Is the Use of Dexmedetomidine Upon Emergence From Anesthesia Associated With Neck Hematoma Formation Following Head and Neck Microvascular Reconstruction?

J Oral Maxillofac Surg. 2024 Apr 17:S0278-2391(24)00269-6. doi: 10.1016/j.joms.2024.04.009. Online ahead of print.

Abstract

Background: Dexmedetomidine (DEX) is a highly selective alpha-2-receptor agonist, and its use has not been well studied in major microvascular reconstructive surgery of the head and neck.
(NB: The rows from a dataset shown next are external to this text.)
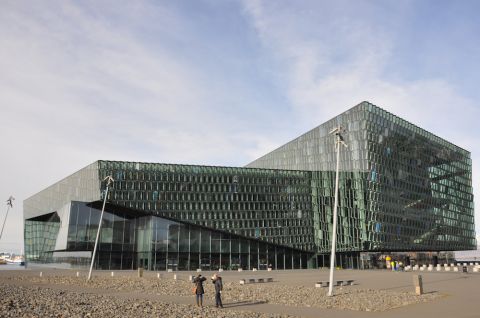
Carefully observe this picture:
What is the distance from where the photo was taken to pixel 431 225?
87.3 m

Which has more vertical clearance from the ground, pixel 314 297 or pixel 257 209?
pixel 257 209

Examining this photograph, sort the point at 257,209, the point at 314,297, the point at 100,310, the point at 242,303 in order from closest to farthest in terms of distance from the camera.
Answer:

Purpose: The purpose is to measure the association between DEX and neck hematoma formation in subjects undergoing head and neck microvascular reconstructive surgery.

Study design, setting, sample: The investigators implemented a retrospective cohort study on subjects undergoing microvascular head and neck reconstruction for benign and malignant pathology at the University of Alabama at Birmingham from 2014 to 2021. Patients with unresectable tumors were excluded.

Predictor variable: The predictor variable was the intraoperative use of DEX upon emergence from general anesthesia. Subjects received standard anesthetic drugs and DEX, while control subjects received only standard anesthetic drugs.

Main outcome variable(s): The primary outcome was postoperative neck hematoma formation necessitating a return to the operating theater. The secondary outcome was the length of stay (LOS).

Covariates: The covariates were demographic, operative, and oral morphine equivalents of anesthesia drugs.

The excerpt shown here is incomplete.